EXTRACTED INFORMATION.
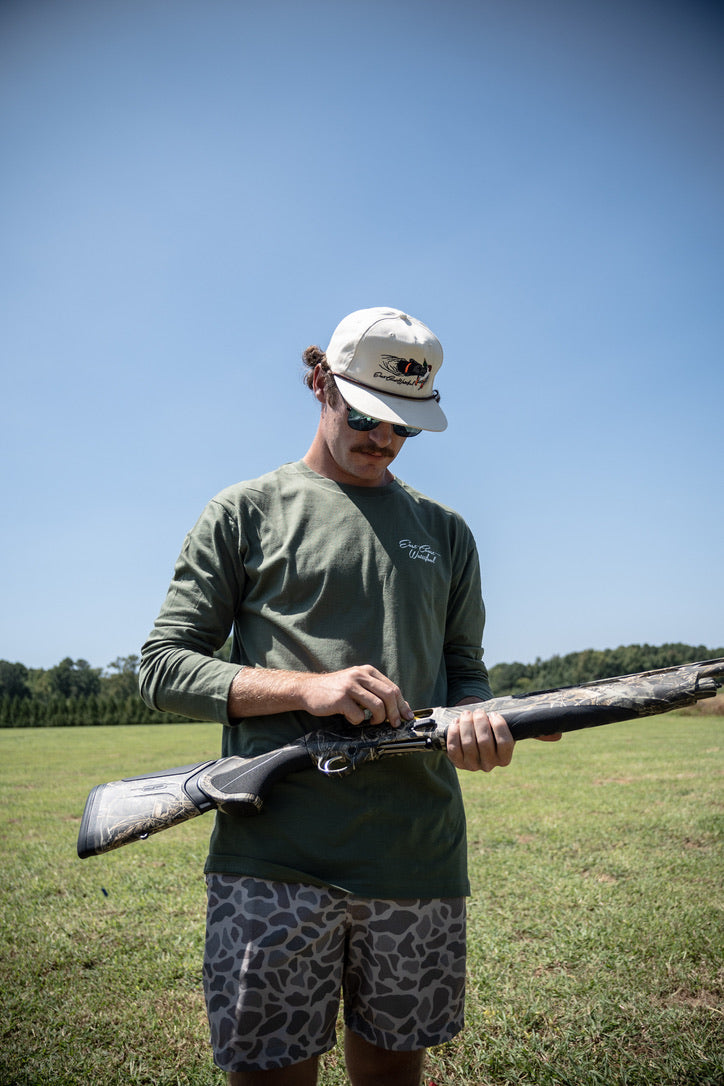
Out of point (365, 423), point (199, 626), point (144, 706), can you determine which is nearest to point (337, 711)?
point (199, 626)

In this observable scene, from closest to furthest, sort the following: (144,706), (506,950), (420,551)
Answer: (420,551)
(506,950)
(144,706)

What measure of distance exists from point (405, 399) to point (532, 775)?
1339 centimetres

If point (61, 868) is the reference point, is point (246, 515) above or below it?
above

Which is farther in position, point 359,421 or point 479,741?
point 359,421

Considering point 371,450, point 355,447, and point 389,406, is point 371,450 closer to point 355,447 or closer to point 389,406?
point 355,447

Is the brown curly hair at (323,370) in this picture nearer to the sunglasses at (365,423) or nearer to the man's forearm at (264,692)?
the sunglasses at (365,423)

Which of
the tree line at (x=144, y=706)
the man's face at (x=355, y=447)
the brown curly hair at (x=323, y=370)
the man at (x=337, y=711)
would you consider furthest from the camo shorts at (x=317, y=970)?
the tree line at (x=144, y=706)

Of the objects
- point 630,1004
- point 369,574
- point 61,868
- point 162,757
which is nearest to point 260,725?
point 369,574

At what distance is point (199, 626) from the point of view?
8.92 ft

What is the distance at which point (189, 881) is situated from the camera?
26.3 ft

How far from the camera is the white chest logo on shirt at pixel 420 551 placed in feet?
9.52

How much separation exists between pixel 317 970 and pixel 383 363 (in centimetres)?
216

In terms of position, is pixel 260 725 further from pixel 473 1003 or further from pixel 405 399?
pixel 473 1003

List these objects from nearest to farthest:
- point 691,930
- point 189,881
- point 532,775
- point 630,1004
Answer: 1. point 630,1004
2. point 691,930
3. point 189,881
4. point 532,775
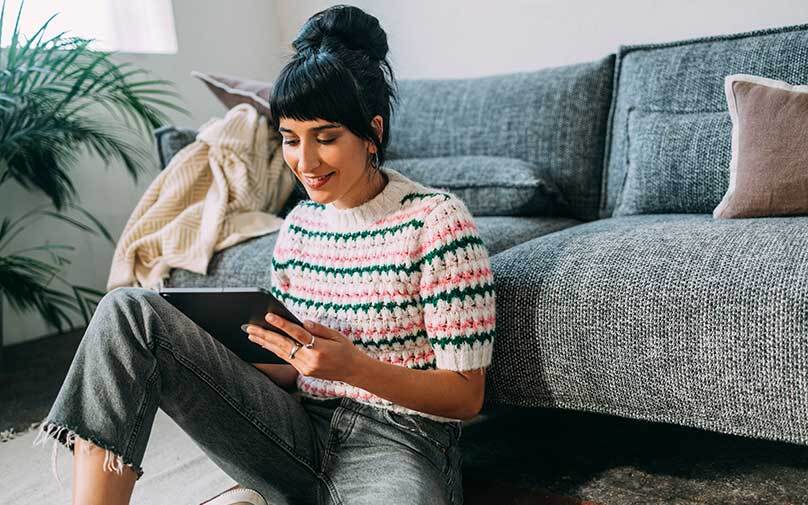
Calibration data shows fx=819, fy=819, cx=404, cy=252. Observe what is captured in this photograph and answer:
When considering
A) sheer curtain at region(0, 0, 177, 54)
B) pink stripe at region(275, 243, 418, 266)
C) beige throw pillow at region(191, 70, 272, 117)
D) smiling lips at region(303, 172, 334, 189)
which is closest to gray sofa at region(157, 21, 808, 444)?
beige throw pillow at region(191, 70, 272, 117)

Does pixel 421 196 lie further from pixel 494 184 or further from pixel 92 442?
pixel 494 184

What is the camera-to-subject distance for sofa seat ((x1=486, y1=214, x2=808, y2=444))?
1.09 m

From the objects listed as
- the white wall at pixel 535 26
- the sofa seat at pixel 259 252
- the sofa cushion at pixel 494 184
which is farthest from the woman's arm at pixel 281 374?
the white wall at pixel 535 26

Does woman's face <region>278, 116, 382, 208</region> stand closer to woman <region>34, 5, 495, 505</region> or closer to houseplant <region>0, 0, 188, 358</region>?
woman <region>34, 5, 495, 505</region>

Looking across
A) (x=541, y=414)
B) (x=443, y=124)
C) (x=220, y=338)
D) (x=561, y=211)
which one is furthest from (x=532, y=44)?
(x=220, y=338)

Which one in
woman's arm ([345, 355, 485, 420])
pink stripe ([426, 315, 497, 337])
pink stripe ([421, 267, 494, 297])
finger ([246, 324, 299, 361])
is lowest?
woman's arm ([345, 355, 485, 420])

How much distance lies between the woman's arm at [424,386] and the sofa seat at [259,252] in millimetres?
573

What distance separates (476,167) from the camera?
1.92 m

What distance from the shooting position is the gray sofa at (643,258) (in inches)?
43.6

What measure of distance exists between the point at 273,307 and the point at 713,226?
775 mm

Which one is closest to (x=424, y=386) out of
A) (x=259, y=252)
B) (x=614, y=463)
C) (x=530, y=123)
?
(x=614, y=463)

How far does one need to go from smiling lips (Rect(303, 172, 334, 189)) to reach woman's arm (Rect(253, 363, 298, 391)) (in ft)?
1.00

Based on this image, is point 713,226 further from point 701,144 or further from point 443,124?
point 443,124

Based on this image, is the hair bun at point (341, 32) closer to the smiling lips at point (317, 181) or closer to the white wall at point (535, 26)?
the smiling lips at point (317, 181)
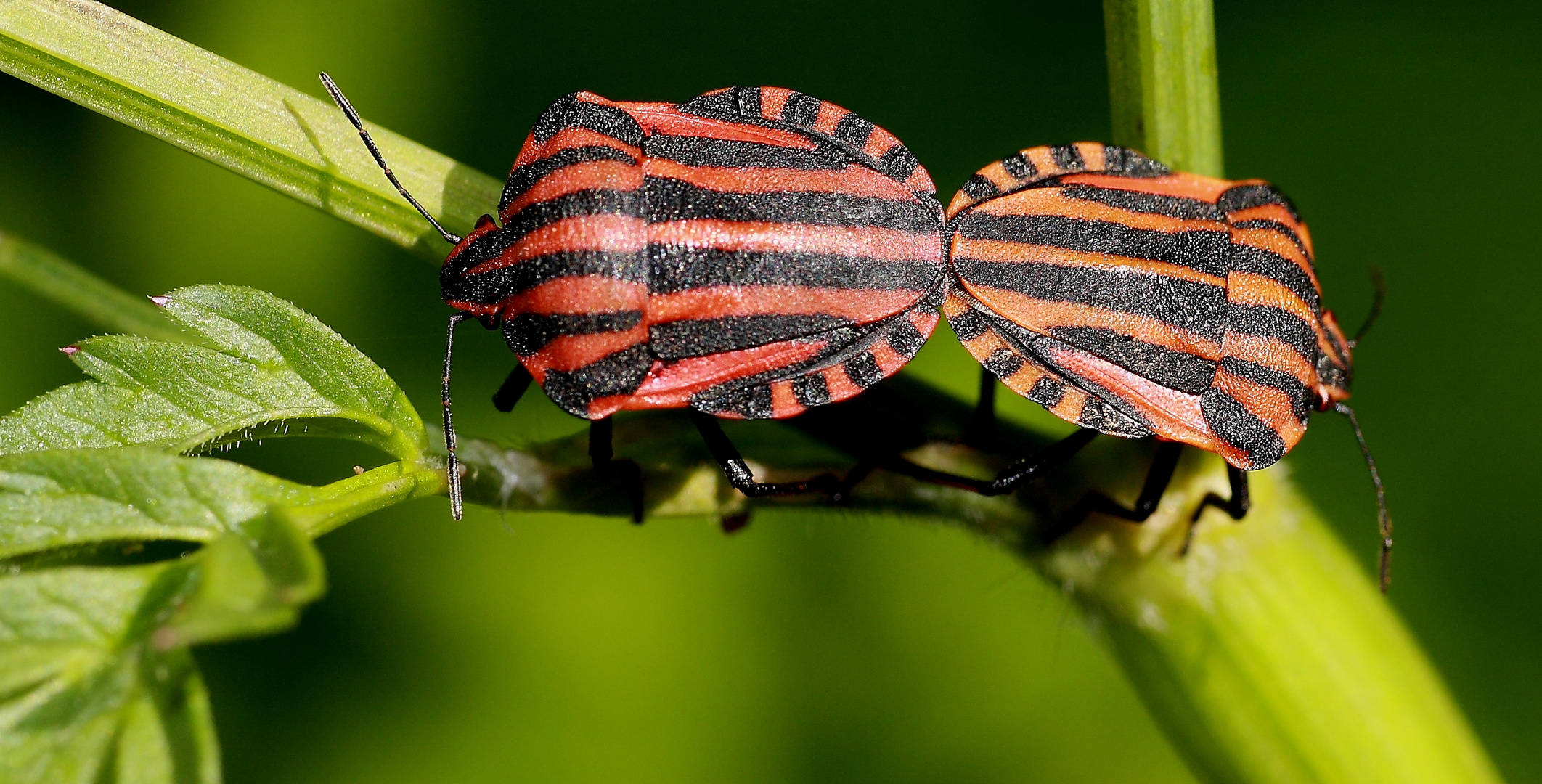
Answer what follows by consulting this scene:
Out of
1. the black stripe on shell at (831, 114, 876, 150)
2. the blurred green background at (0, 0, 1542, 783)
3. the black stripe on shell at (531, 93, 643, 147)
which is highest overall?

TASK DETAILS. Recast all the items above as a numbered list with one line per entry, skipping blank lines and leaving out the pictures.

RESULT BELOW.
1. Out of point (365, 423), point (199, 626), point (144, 706), can you determine which is nearest to point (337, 711)?
2. point (199, 626)
3. In this observable scene, from closest to furthest, sort the following: (144,706), (506,950), (420,551)
4. Answer: (420,551)
5. (506,950)
6. (144,706)
7. What measure of distance exists from point (405, 399) to point (532, 775)?
8. 1339 centimetres
9. If point (61, 868) is the reference point, is point (246, 515) above or below it?
10. above
11. Which is farther in position, point 359,421 or point 479,741?
12. point 359,421
13. Considering point 371,450, point 355,447, and point 389,406, is point 371,450 closer to point 355,447 or closer to point 389,406?
14. point 355,447
15. Is the brown curly hair at (323,370) in this picture nearer to the sunglasses at (365,423) or nearer to the man's forearm at (264,692)?
16. the sunglasses at (365,423)
17. Which of
18. the tree line at (x=144, y=706)
19. the man's face at (x=355, y=447)
20. the brown curly hair at (x=323, y=370)
21. the man at (x=337, y=711)
22. would you consider furthest from the camo shorts at (x=317, y=970)?
23. the tree line at (x=144, y=706)
24. Of the objects
25. - point 630,1004
26. - point 369,574
27. - point 61,868
28. - point 162,757
29. which is nearest to point 260,725?
30. point 369,574
31. At what distance is point (199, 626) from the point of view?
32. 8.92 ft
33. What is the distance at which point (189, 881) is situated from the camera?
34. 26.3 ft
35. How far from the camera is the white chest logo on shirt at pixel 420 551 placed in feet?
36. 9.52
37. How much separation exists between pixel 317 970 and pixel 383 363 (in centimetres)?
38. 216
39. In terms of position, is pixel 260 725 further from pixel 473 1003 or further from pixel 405 399?
40. pixel 473 1003
41. List these objects from nearest to farthest:
42. - point 691,930
43. - point 189,881
44. - point 532,775
45. - point 630,1004
46. Answer: 1. point 630,1004
47. 2. point 691,930
48. 3. point 189,881
49. 4. point 532,775
50. Calibration data shows fx=819, fy=819, cx=404, cy=252. Observe what is captured in this photograph and answer:
51. When considering
52. A) sheer curtain at region(0, 0, 177, 54)
53. B) pink stripe at region(275, 243, 418, 266)
54. C) beige throw pillow at region(191, 70, 272, 117)
55. D) smiling lips at region(303, 172, 334, 189)
56. which is closest to gray sofa at region(157, 21, 808, 444)?
57. beige throw pillow at region(191, 70, 272, 117)
58. Does pixel 421 196 lie further from pixel 494 184 or further from pixel 92 442?
59. pixel 494 184
60. What is the camera-to-subject distance for sofa seat ((x1=486, y1=214, x2=808, y2=444))?
61. 1.09 m
62. From the objects listed as
63. - the white wall at pixel 535 26
64. - the sofa seat at pixel 259 252
65. - the sofa cushion at pixel 494 184
66. which is farthest from the woman's arm at pixel 281 374?
67. the white wall at pixel 535 26
68. Does woman's face <region>278, 116, 382, 208</region> stand closer to woman <region>34, 5, 495, 505</region> or closer to houseplant <region>0, 0, 188, 358</region>?
69. woman <region>34, 5, 495, 505</region>
70. Looking across
71. A) (x=541, y=414)
72. B) (x=443, y=124)
73. C) (x=220, y=338)
74. D) (x=561, y=211)
75. which one is furthest from (x=532, y=44)?
76. (x=220, y=338)
77. Which one in
78. woman's arm ([345, 355, 485, 420])
79. pink stripe ([426, 315, 497, 337])
80. pink stripe ([421, 267, 494, 297])
81. finger ([246, 324, 299, 361])
82. is lowest?
83. woman's arm ([345, 355, 485, 420])
84. How much distance lies between the woman's arm at [424,386] and the sofa seat at [259,252] in millimetres?
85. 573
86. What distance separates (476,167) from the camera?
87. 1.92 m
88. What distance from the shooting position is the gray sofa at (643,258) (in inches)?
89. 43.6
90. What measure of distance exists between the point at 273,307 and the point at 713,226?
91. 775 mm
92. Which one is closest to (x=424, y=386) out of
93. A) (x=259, y=252)
94. B) (x=614, y=463)
95. C) (x=530, y=123)
96. ?
97. (x=614, y=463)
98. How far does one need to go from smiling lips (Rect(303, 172, 334, 189)) to reach woman's arm (Rect(253, 363, 298, 391)) (in ft)?
99. 1.00
100. Based on this image, is point 713,226 further from point 701,144 or further from point 443,124?
101. point 443,124
102. Based on this image, is the hair bun at point (341, 32) closer to the smiling lips at point (317, 181) or closer to the white wall at point (535, 26)?
103. the smiling lips at point (317, 181)
104. Answer what follows by consulting this scene:
105. Out of
106. 1. the black stripe on shell at (831, 114, 876, 150)
107. 2. the blurred green background at (0, 0, 1542, 783)
108. 3. the black stripe on shell at (531, 93, 643, 147)
109. which is highest overall?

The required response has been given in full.